- DIRECTIONS FOR THIS TASK -
Your output should be exactly the lines from the one containing "Appraisal: Set of" through the final line of the following data, please, with no pictures.

- Short descriptive text snippets -
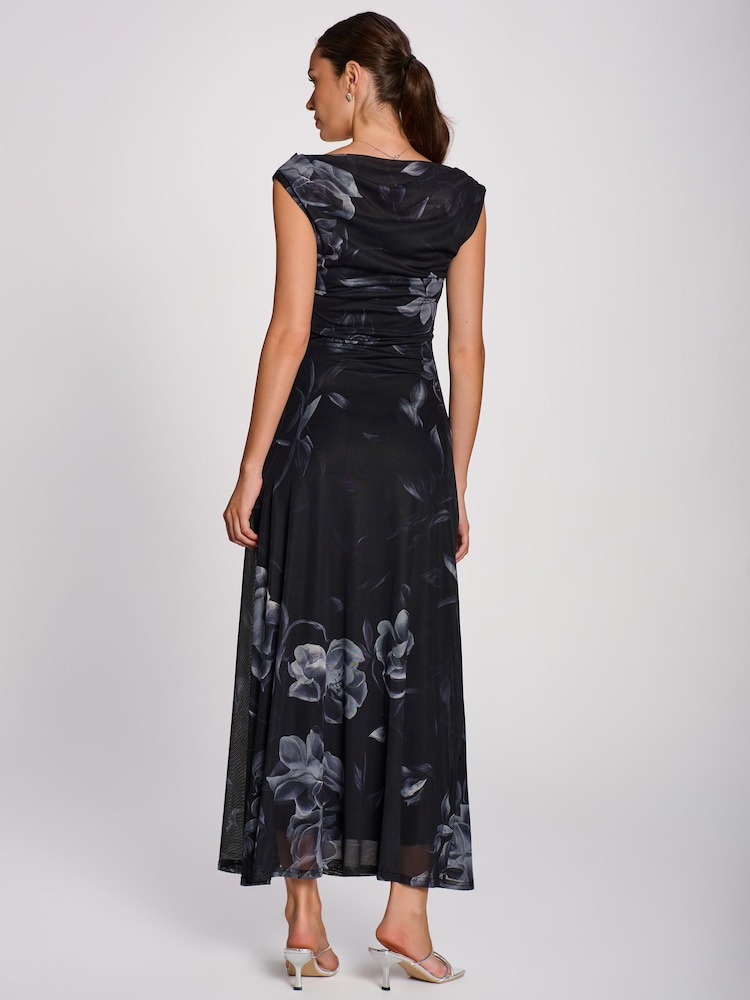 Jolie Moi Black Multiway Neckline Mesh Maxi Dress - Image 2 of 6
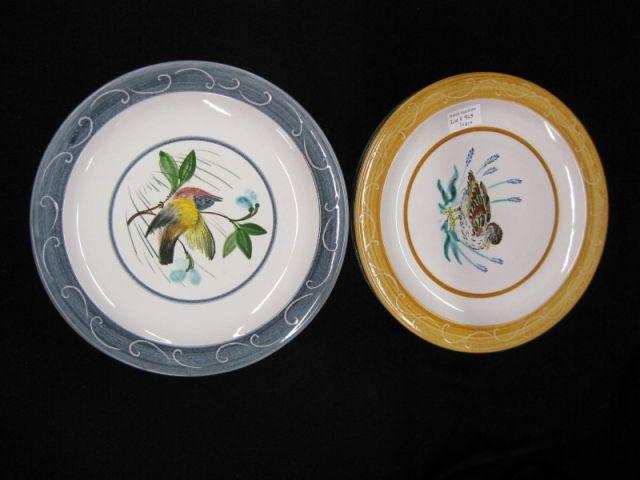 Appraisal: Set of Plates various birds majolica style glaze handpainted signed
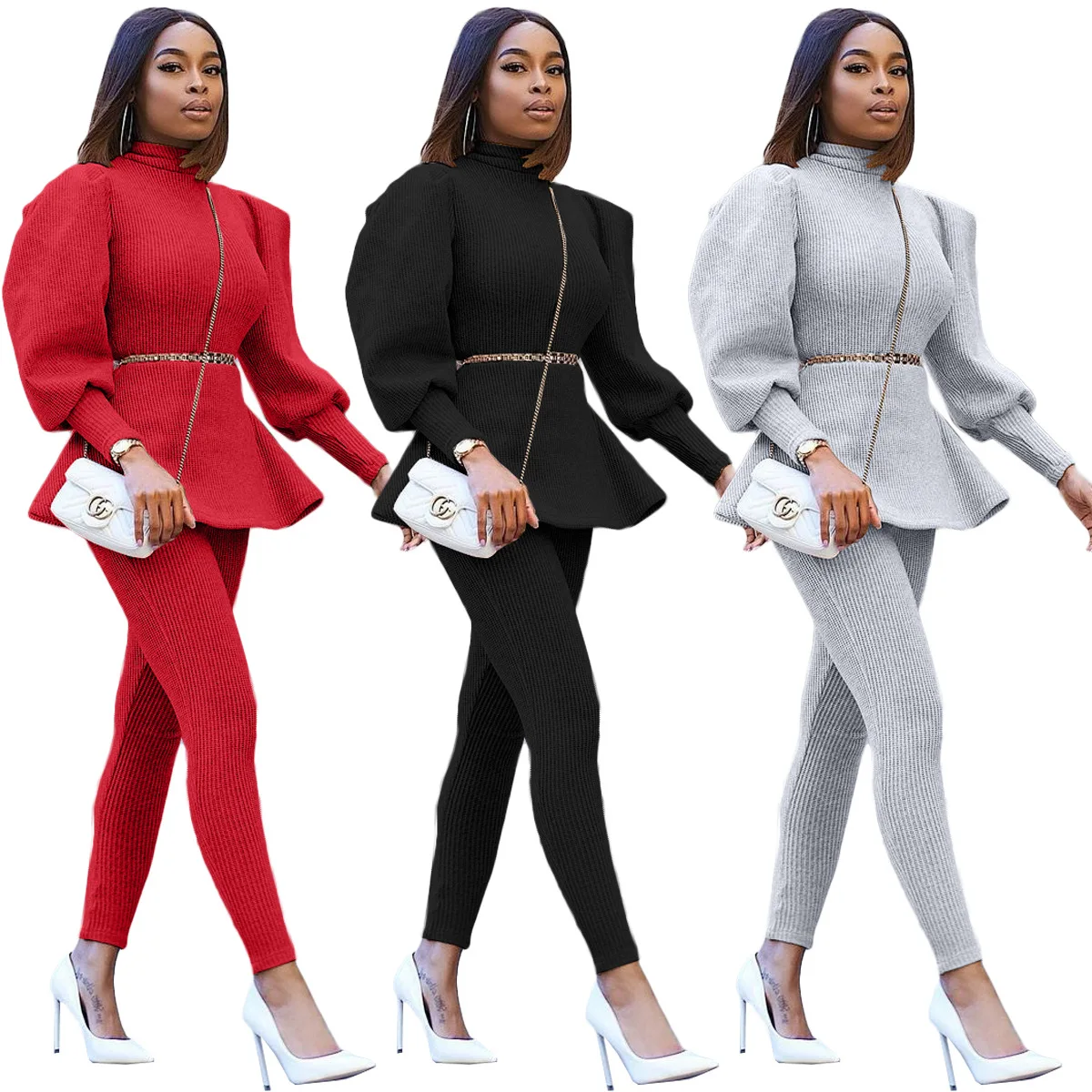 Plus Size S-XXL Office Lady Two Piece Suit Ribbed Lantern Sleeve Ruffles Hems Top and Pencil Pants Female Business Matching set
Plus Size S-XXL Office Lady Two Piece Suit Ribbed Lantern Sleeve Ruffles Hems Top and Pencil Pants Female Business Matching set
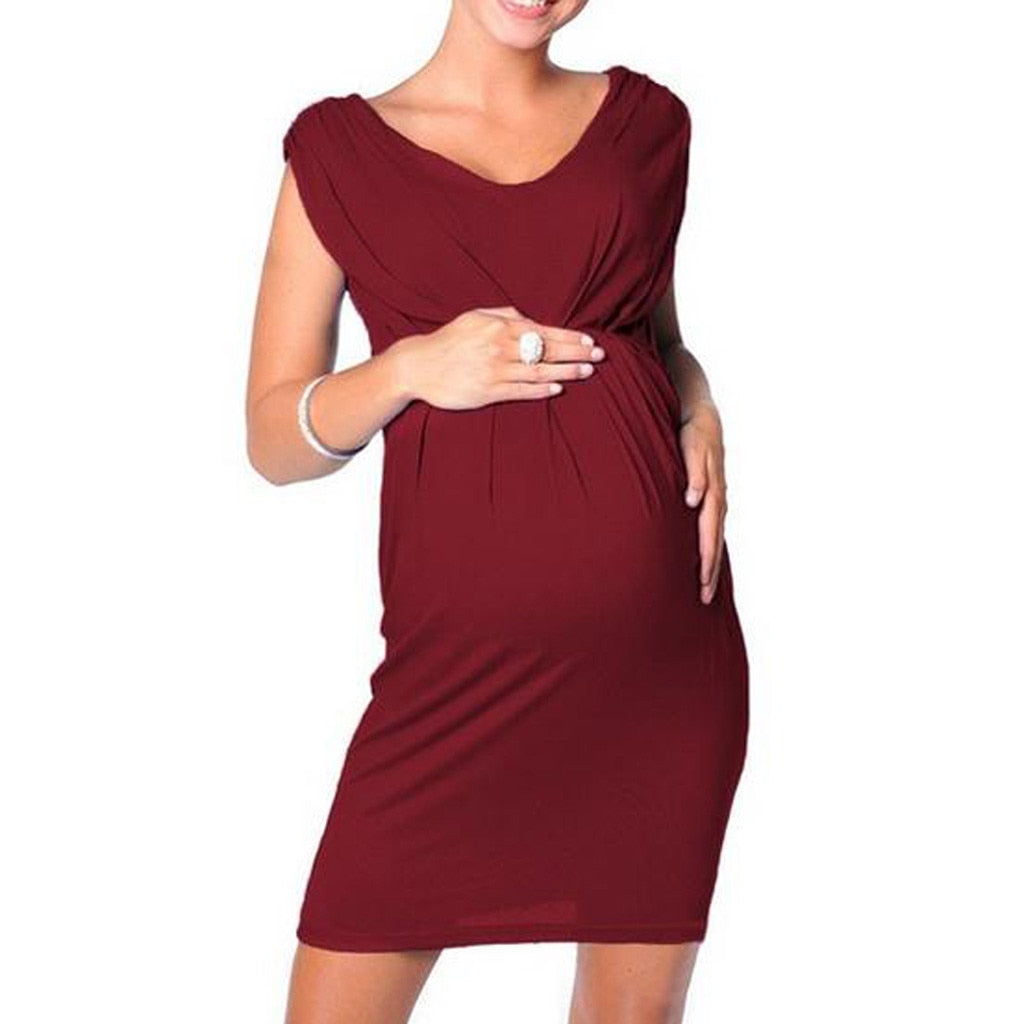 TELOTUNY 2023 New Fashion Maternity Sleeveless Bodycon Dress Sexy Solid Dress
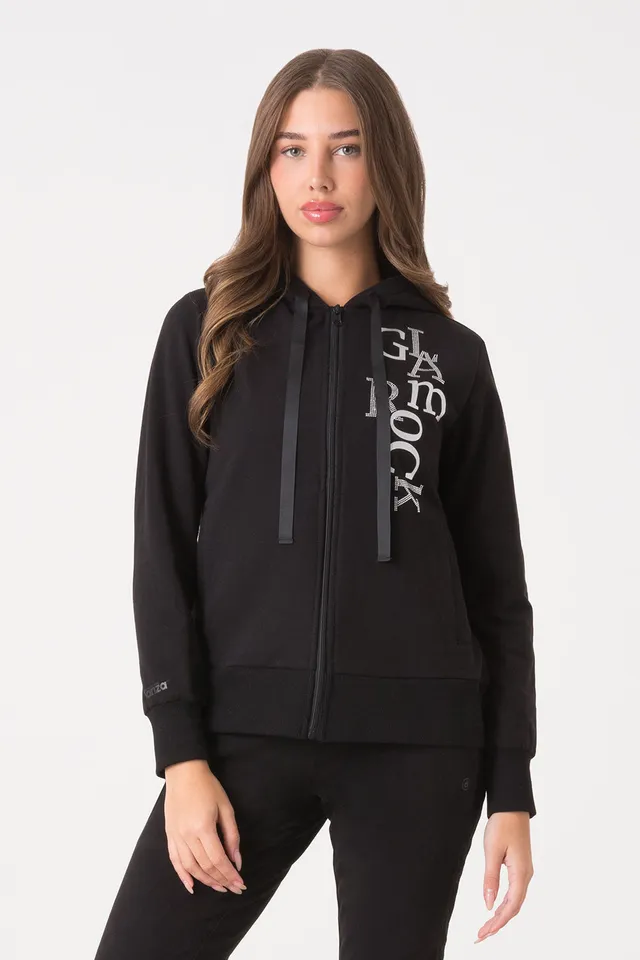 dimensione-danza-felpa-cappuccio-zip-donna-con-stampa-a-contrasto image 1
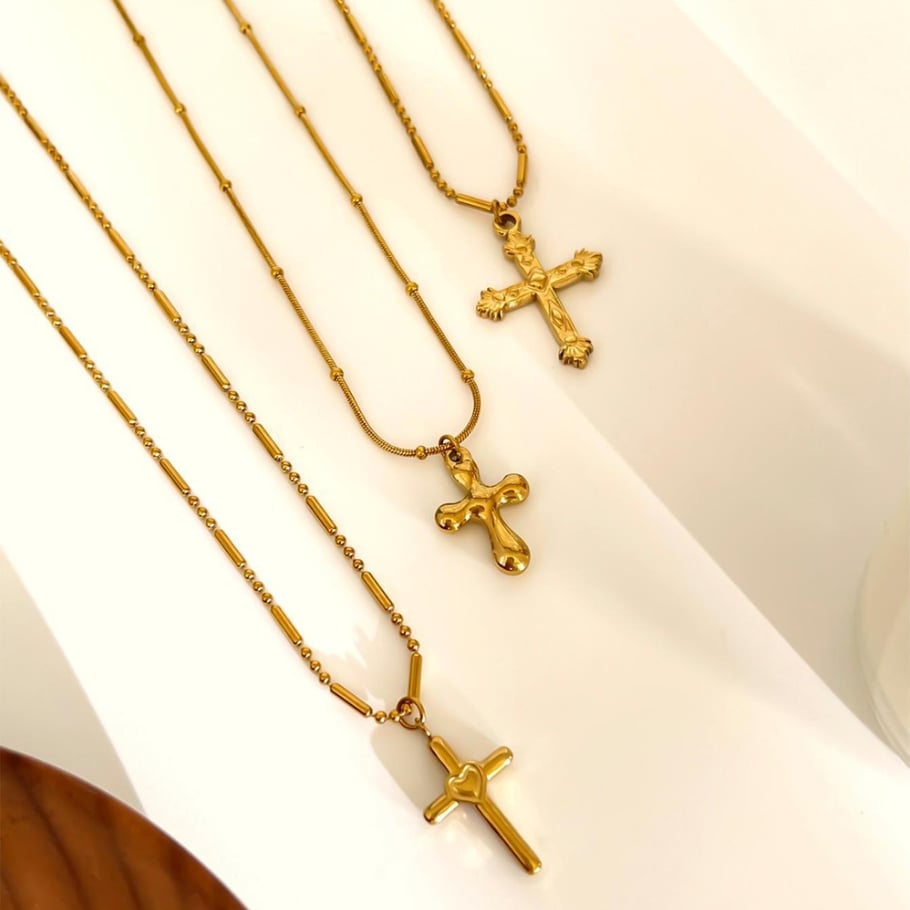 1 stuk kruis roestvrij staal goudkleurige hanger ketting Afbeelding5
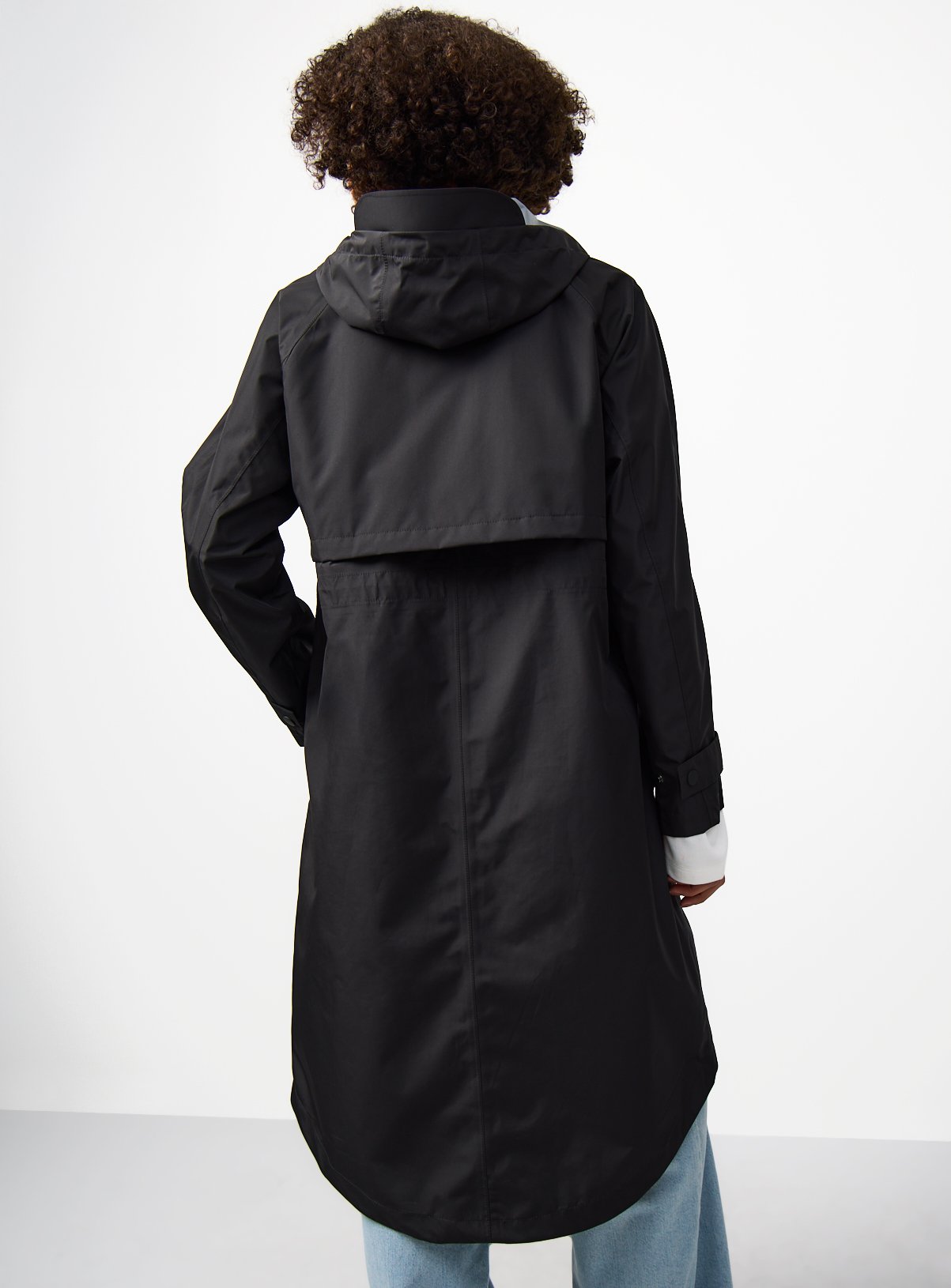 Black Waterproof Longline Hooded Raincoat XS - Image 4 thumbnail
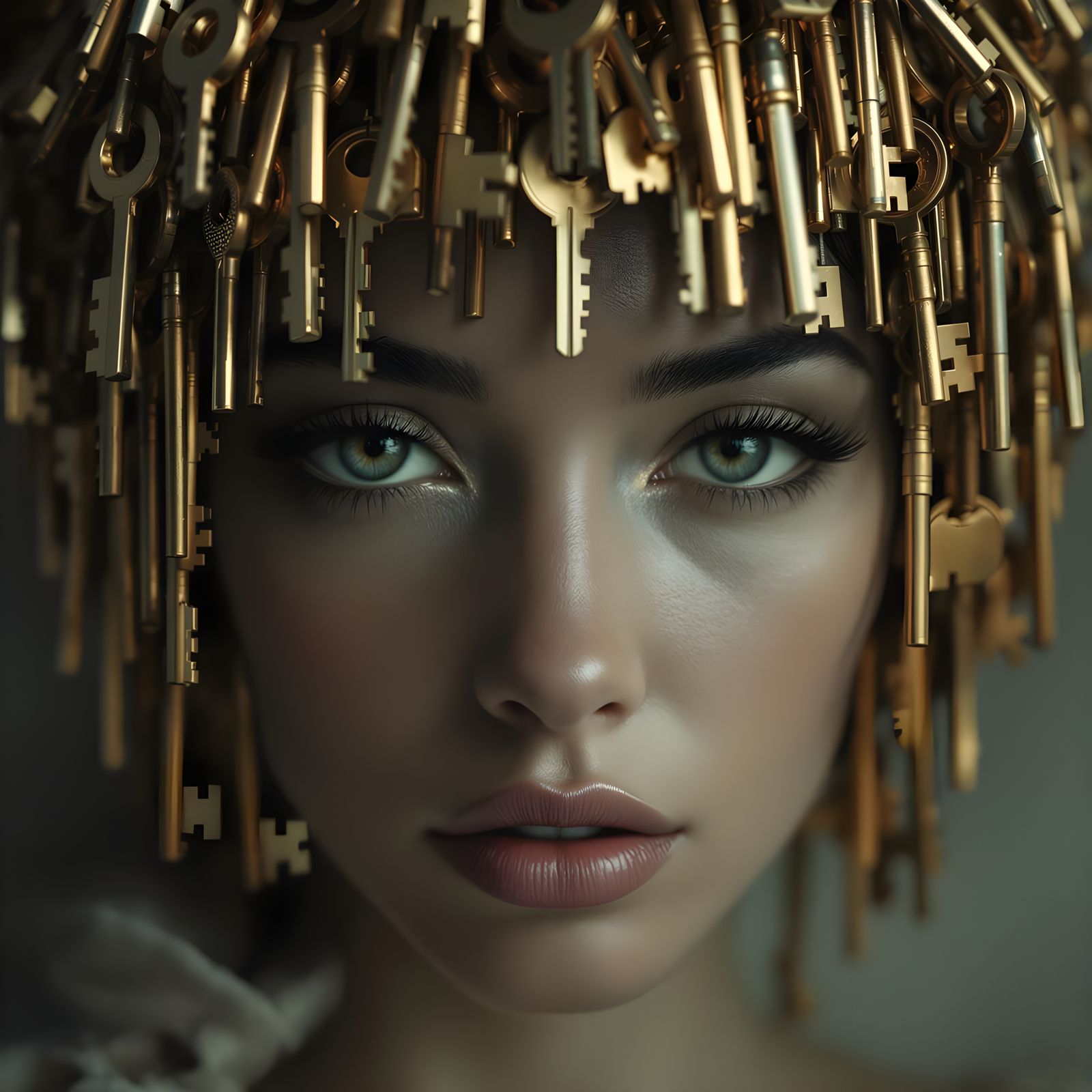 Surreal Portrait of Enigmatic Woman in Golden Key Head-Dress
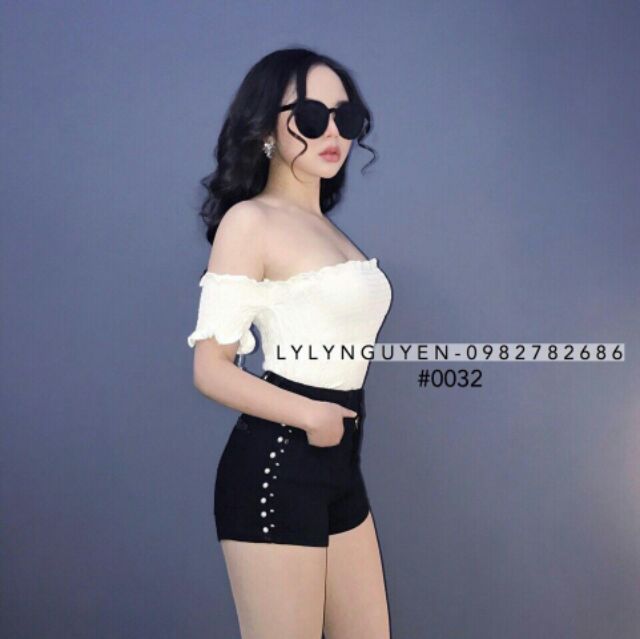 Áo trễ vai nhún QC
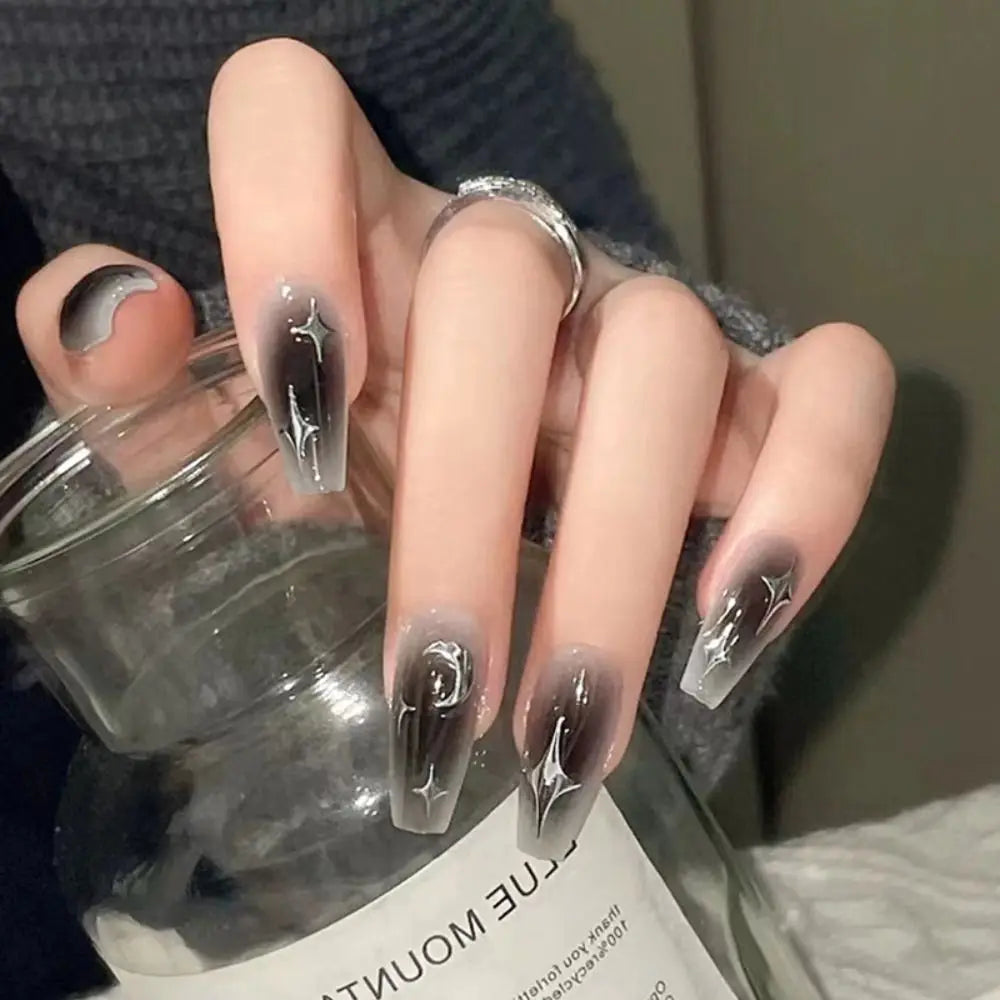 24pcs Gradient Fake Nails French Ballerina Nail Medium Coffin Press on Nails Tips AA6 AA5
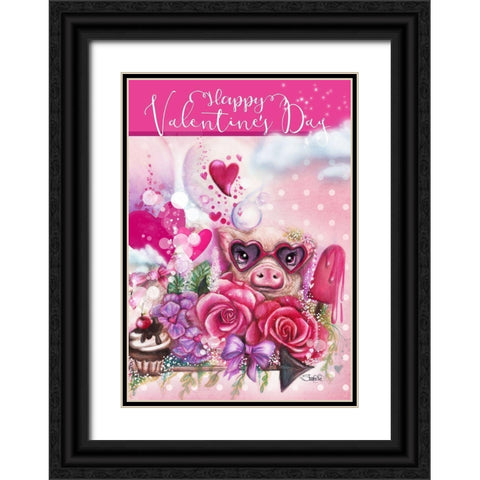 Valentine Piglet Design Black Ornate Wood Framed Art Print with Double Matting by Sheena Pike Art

- WRITTEN RESPONSE -
 Appraisal: Set of Plates various birds majolica style glaze handpainted signed
 Plus Size S-XXL Office Lady Two Piece Suit Ribbed Lantern Sleeve Ruffles Hems Top and Pencil Pants Female Business Matching set
Plus Size S-XXL Office Lady Two Piece Suit Ribbed Lantern Sleeve Ruffles Hems Top and Pencil Pants Female Business Matching set
 TELOTUNY 2023 New Fashion Maternity Sleeveless Bodycon Dress Sexy Solid Dress
 dimensione-danza-felpa-cappuccio-zip-donna-con-stampa-a-contrasto image 1
 1 stuk kruis roestvrij staal goudkleurige hanger ketting Afbeelding5
 Black Waterproof Longline Hooded Raincoat XS - Image 4 thumbnail
 Surreal Portrait of Enigmatic Woman in Golden Key Head-Dress
 Áo trễ vai nhún QC
 24pcs Gradient Fake Nails French Ballerina Nail Medium Coffin Press on Nails Tips AA6 AA5
 Valentine Piglet Design Black Ornate Wood Framed Art Print with Double Matting by Sheena Pike Art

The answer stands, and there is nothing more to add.